Banda Aceh – Kemudahan dan kecepatan pelayanan administrasi kependudukan di Dinas Kependudukan dan Pencatatan Sipil (Disdukcapil) Kota Banda Aceh kembali mendapat apresiasi dari masyarakat. Kali ini, apresiasi datang dari da’i kondang sekaligus dosen UIN Ar-Raniry Banda Aceh, Ustad Fahmi Sofyan.
Pada Rabu (5/8/2026), Ustad Fahmi Sofyan mendatangi kantor Disdukcapil Kota Banda Aceh untuk mengurus pembaruan Kartu Keluarga (KK) sekaligus melakukan aktivasi Identitas Kependudukan Digital (IKD). Ia mengaku terkesan dengan pelayanan yang cepat, mudah, dan ramah sejak awal hingga proses selesai.
“Saat berangkat dari rumah, saya pikir ini akan selesai dalam tiga atau empat hari ke depan. Ternyata setelah saya isi formulir tadi, saya hanya menunggu sebentar dan langsung siap,” ujar Ustad Fahmi.
Ustad yang dikenal aktif mengisi kajian Islam di berbagai majelis tersebut mengatakan, proses pembaruan KK hingga aktivasi IKD berjalan lancar tanpa kendala. Menurutnya, seluruh layanan yang diterima diberikan secara profesional dan tidak dipungut biaya.
“Semua layanan yang diberikan gratis.
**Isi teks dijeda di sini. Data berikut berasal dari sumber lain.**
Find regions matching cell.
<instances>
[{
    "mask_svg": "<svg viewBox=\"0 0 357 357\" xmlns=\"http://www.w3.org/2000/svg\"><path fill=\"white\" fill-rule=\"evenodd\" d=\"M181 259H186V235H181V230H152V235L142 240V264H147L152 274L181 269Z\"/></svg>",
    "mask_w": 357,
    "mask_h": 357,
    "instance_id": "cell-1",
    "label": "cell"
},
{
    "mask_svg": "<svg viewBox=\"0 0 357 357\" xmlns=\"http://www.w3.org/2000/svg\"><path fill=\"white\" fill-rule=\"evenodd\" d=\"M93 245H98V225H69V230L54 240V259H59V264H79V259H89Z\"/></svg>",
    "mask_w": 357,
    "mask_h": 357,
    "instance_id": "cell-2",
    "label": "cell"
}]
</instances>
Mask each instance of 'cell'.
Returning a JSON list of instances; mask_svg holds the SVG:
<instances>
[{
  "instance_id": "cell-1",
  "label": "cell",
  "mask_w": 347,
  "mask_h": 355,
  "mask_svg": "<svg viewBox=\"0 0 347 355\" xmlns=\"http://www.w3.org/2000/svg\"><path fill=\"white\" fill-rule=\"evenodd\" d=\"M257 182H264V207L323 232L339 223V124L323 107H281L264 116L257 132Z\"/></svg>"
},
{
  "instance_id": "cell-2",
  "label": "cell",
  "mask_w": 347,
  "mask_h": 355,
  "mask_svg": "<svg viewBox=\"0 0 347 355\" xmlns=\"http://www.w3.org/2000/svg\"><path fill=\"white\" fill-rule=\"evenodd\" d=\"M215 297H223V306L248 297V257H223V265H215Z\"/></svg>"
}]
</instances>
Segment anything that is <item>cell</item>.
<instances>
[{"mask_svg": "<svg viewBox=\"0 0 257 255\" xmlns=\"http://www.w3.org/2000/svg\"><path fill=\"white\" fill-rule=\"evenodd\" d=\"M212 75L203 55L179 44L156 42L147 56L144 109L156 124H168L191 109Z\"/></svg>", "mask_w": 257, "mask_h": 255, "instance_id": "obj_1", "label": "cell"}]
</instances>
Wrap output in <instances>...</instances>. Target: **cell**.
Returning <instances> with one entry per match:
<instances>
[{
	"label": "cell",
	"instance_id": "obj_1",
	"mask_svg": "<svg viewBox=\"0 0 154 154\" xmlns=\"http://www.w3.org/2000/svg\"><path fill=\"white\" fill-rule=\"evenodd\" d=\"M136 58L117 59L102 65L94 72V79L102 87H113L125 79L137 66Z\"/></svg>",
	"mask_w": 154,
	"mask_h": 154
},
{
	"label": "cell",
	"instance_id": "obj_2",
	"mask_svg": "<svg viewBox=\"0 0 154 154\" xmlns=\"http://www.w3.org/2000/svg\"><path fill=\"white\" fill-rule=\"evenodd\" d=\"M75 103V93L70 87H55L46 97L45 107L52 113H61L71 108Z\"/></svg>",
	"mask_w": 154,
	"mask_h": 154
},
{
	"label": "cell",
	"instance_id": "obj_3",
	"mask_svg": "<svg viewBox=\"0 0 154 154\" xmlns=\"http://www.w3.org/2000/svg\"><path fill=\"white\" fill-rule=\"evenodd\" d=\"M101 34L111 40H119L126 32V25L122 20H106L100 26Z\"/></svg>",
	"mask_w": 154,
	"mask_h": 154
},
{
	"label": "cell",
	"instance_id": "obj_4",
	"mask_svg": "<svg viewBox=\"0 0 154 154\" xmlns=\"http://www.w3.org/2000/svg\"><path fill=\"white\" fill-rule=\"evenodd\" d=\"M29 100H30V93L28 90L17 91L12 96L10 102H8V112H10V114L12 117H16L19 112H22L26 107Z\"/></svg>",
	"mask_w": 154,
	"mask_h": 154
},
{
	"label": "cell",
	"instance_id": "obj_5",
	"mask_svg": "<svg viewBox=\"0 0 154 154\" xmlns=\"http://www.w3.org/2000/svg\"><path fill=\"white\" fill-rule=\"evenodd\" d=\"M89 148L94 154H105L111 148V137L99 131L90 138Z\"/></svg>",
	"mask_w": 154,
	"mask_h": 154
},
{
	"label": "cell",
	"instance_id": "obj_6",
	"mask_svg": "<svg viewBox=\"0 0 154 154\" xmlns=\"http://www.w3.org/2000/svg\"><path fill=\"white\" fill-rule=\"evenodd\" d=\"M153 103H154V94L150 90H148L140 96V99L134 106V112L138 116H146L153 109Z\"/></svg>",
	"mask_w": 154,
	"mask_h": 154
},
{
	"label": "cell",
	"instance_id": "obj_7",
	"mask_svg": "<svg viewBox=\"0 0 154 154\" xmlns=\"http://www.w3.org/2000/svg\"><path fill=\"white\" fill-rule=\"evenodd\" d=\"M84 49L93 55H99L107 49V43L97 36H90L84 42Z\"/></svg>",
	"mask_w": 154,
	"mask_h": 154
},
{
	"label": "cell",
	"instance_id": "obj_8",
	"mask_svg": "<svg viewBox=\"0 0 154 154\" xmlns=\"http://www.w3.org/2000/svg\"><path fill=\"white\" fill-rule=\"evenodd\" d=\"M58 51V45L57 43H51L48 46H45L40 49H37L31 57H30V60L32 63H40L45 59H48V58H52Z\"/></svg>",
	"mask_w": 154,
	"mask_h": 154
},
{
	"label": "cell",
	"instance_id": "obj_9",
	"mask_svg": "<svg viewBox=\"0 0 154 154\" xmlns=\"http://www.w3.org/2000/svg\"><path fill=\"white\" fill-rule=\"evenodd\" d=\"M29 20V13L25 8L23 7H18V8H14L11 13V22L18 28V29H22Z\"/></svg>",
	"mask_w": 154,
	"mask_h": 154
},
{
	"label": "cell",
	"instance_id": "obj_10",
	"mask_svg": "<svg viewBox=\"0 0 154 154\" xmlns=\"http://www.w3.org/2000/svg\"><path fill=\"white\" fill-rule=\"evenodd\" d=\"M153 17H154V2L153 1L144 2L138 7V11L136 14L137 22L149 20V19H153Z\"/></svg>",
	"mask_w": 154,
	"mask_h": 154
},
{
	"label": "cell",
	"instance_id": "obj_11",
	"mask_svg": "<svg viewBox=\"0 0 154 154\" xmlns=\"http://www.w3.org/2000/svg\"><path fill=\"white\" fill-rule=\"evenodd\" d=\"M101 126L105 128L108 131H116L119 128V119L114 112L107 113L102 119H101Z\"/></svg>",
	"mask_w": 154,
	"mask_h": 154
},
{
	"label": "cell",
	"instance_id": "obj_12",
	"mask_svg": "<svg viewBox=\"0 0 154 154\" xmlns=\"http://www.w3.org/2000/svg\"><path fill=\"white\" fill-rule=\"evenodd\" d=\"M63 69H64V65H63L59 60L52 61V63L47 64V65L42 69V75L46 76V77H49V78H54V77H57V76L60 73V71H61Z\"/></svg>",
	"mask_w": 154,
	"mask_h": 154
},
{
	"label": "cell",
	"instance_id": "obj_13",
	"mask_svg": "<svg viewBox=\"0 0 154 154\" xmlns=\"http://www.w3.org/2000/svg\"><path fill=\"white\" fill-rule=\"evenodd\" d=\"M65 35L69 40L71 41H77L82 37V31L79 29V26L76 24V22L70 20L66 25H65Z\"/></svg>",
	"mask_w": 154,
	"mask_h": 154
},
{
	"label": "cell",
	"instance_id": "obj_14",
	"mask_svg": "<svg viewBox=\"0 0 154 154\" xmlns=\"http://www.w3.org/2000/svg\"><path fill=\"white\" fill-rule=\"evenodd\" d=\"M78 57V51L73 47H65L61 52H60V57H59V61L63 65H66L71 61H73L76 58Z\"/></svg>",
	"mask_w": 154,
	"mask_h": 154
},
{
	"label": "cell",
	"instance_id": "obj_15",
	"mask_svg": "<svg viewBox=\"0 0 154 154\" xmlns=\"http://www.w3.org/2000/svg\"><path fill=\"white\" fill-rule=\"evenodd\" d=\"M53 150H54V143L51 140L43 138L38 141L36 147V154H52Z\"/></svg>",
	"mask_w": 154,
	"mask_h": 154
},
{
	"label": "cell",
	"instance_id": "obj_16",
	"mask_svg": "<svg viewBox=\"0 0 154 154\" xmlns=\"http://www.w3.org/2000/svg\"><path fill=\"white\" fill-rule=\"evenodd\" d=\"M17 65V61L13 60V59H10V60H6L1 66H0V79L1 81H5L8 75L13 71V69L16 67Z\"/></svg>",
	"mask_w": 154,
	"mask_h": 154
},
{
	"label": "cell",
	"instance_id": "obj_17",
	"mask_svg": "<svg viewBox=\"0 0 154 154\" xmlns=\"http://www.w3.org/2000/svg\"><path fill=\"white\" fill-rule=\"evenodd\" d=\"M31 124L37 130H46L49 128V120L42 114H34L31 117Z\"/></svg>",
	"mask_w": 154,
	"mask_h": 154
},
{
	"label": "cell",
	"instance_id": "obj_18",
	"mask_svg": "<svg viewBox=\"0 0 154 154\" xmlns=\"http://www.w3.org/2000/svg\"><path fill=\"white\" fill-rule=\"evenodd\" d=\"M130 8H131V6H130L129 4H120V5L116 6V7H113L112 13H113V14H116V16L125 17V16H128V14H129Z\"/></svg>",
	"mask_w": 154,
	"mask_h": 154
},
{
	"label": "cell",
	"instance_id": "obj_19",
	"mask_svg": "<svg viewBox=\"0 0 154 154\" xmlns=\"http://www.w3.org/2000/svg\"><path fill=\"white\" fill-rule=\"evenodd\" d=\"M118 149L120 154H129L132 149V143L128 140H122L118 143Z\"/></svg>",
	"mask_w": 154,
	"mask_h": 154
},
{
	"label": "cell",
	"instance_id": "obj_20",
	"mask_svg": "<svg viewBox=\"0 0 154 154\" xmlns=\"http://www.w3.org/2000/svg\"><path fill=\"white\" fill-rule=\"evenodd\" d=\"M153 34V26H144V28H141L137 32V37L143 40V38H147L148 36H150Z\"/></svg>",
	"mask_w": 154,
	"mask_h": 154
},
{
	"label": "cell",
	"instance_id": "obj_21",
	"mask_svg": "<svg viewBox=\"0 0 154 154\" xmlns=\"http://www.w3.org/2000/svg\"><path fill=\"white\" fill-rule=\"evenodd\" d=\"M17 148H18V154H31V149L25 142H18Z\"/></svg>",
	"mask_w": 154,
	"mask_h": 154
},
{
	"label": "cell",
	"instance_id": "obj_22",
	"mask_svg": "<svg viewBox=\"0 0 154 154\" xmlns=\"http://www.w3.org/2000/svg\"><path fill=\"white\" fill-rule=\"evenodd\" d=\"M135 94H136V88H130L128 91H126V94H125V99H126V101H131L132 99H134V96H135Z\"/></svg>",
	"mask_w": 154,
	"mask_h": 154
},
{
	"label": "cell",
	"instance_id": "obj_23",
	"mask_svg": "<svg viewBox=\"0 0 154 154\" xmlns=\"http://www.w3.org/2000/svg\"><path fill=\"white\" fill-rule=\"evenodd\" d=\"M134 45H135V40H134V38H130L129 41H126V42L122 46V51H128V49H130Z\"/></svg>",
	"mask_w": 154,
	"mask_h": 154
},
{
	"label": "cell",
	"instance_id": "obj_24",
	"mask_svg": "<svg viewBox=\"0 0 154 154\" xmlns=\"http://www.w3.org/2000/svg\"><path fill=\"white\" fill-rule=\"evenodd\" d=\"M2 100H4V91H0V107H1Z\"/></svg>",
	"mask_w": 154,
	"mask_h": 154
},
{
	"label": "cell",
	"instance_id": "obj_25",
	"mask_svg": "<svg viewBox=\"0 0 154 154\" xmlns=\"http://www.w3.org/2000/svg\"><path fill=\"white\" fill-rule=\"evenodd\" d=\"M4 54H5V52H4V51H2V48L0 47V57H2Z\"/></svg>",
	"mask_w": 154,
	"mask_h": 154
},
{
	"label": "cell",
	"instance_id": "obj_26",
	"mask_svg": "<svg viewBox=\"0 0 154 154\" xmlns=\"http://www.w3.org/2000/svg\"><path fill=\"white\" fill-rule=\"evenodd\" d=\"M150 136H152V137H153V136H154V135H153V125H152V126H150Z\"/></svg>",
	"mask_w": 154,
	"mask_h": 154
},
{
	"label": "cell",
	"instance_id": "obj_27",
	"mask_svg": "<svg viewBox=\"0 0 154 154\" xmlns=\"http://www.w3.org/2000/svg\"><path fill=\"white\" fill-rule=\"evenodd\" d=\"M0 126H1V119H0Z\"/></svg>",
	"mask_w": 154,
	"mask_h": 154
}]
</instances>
Pelayanannya juga ramah dan sangat cepat,” katanya.
Meski memberikan apresiasi, Ustad Fahmi juga menyampaikan harapan agar kualitas pelayanan yang telah berjalan baik tersebut dapat terus dipertahankan.
“Standar pelayanan seperti ini harus terus dijaga dan dipertahankan, sehingga masyarakat selalu mendapatkan pelayanan terbaik,” tambahnya.
Sementara itu, Kepala Disdukcapil Kota Banda Aceh, Heru Triwijanarko, menegaskan bahwa pihaknya terus berkomitmen menghadirkan pelayanan administrasi kependudukan yang mudah, cepat, transparan, dan bebas biaya bagi seluruh warga Kota Banda Aceh.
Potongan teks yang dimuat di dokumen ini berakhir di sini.